- EXERCISE OBJECTIVE
Reproduce every line of the listing below without any change, and leave the pictures out of your copy.

------------

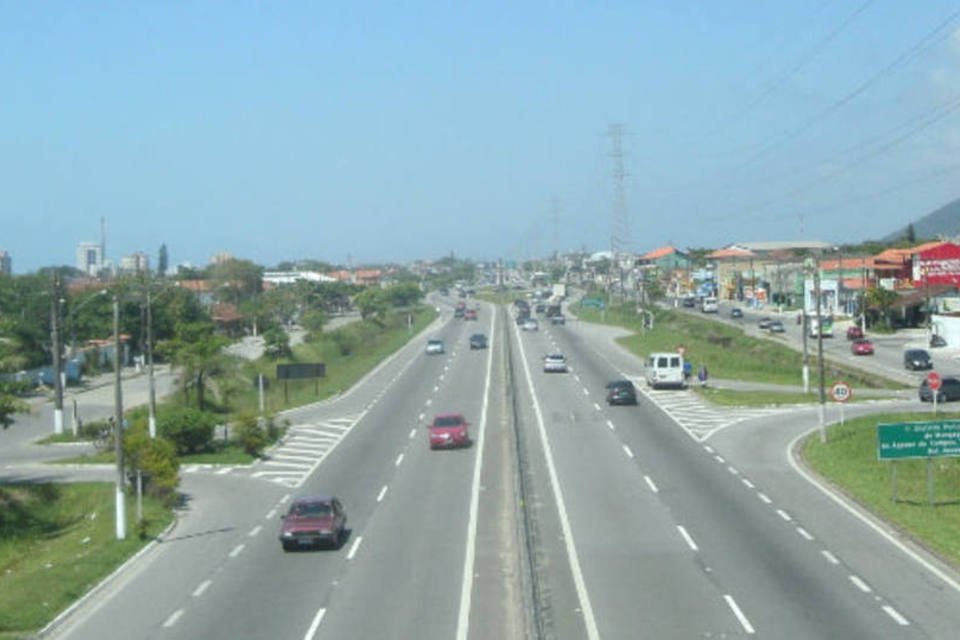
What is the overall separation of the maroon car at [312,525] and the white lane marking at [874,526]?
12340mm

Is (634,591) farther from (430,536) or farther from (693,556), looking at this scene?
(430,536)

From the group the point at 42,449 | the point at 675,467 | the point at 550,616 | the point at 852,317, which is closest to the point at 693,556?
the point at 550,616

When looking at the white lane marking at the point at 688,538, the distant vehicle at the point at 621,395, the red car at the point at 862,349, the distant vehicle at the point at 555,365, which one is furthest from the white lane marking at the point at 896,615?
the red car at the point at 862,349

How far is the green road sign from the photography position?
36.6 m

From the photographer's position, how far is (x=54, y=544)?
36812 millimetres

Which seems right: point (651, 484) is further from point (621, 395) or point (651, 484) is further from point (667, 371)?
point (667, 371)

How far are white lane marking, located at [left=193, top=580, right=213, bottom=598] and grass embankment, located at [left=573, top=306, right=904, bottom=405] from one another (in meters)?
38.2

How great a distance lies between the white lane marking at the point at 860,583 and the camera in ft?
81.7

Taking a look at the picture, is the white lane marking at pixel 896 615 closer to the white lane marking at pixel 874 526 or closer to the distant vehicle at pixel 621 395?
the white lane marking at pixel 874 526

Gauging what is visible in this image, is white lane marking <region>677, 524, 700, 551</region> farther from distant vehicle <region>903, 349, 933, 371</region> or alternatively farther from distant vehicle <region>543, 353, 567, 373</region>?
distant vehicle <region>903, 349, 933, 371</region>

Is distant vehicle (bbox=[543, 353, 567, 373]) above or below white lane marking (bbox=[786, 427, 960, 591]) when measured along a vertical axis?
above

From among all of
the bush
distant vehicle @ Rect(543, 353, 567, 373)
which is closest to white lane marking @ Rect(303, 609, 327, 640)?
the bush

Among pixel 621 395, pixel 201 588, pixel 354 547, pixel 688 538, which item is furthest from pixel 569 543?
pixel 621 395

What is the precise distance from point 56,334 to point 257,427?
48.4 feet
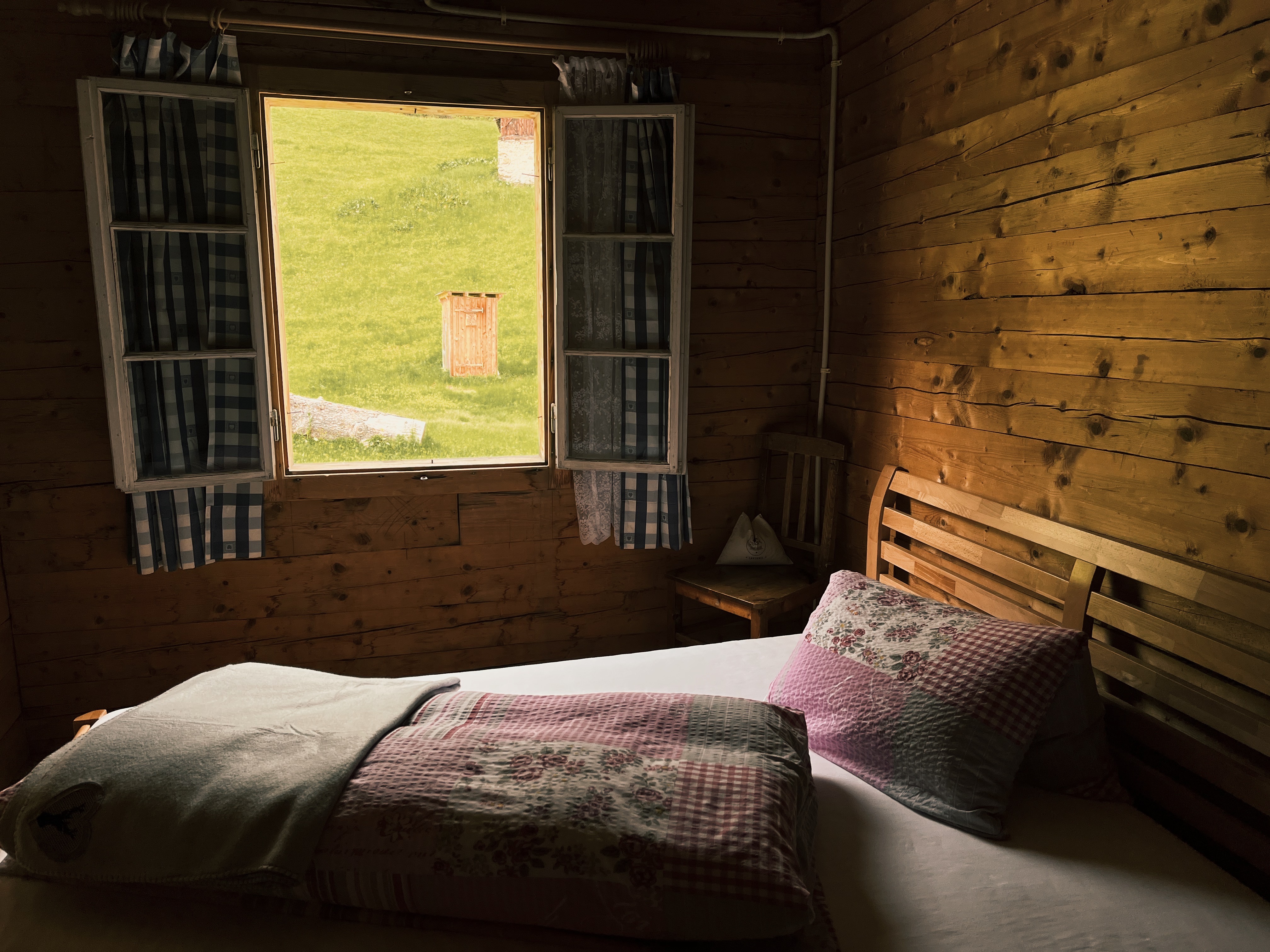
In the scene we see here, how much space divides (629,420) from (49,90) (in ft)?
6.45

------------

- TASK SOLUTION
What is the overall separation of the maroon car at [312,525] and the white lane marking at [874,526]?
12340mm

Is (634,591) farther from (430,536) or farther from (693,556), looking at this scene?
(430,536)

From the group the point at 42,449 | the point at 675,467 | the point at 550,616 | the point at 852,317, which is closest to the point at 693,556?
the point at 550,616

When looking at the white lane marking at the point at 688,538, the distant vehicle at the point at 621,395, the red car at the point at 862,349, the distant vehicle at the point at 555,365, which one is furthest from the white lane marking at the point at 896,615?
the red car at the point at 862,349

How far is the green road sign from the photography position?
36.6 m

From the photographer's position, how far is (x=54, y=544)?
36812 millimetres

Which seems right: point (651, 484) is further from point (621, 395) or point (651, 484) is further from point (667, 371)?
point (667, 371)

How far are white lane marking, located at [left=193, top=580, right=213, bottom=598] and grass embankment, located at [left=573, top=306, right=904, bottom=405] from one another (in meters)?
38.2

How great a distance lies between the white lane marking at the point at 860,583 and the camera in ft?
81.7

Taking a look at the picture, is the white lane marking at pixel 896 615 closer to the white lane marking at pixel 874 526 or closer to the distant vehicle at pixel 621 395?
the white lane marking at pixel 874 526

Gauging what is visible in this image, is white lane marking <region>677, 524, 700, 551</region> farther from distant vehicle <region>903, 349, 933, 371</region> or alternatively farther from distant vehicle <region>543, 353, 567, 373</region>?
distant vehicle <region>903, 349, 933, 371</region>

Is distant vehicle (bbox=[543, 353, 567, 373]) above or below white lane marking (bbox=[786, 427, 960, 591]) when measured along a vertical axis?
above

From among all of
the bush
distant vehicle @ Rect(543, 353, 567, 373)
which is closest to white lane marking @ Rect(303, 609, 327, 640)?
the bush

Among pixel 621 395, pixel 201 588, pixel 354 547, pixel 688 538, which item is furthest from pixel 569 543?
pixel 621 395

What is the precise distance from point 56,334 to point 257,427?
48.4 feet
In the scene we see here, how much space divides (629,420) from (49,90) (in ft)?
6.45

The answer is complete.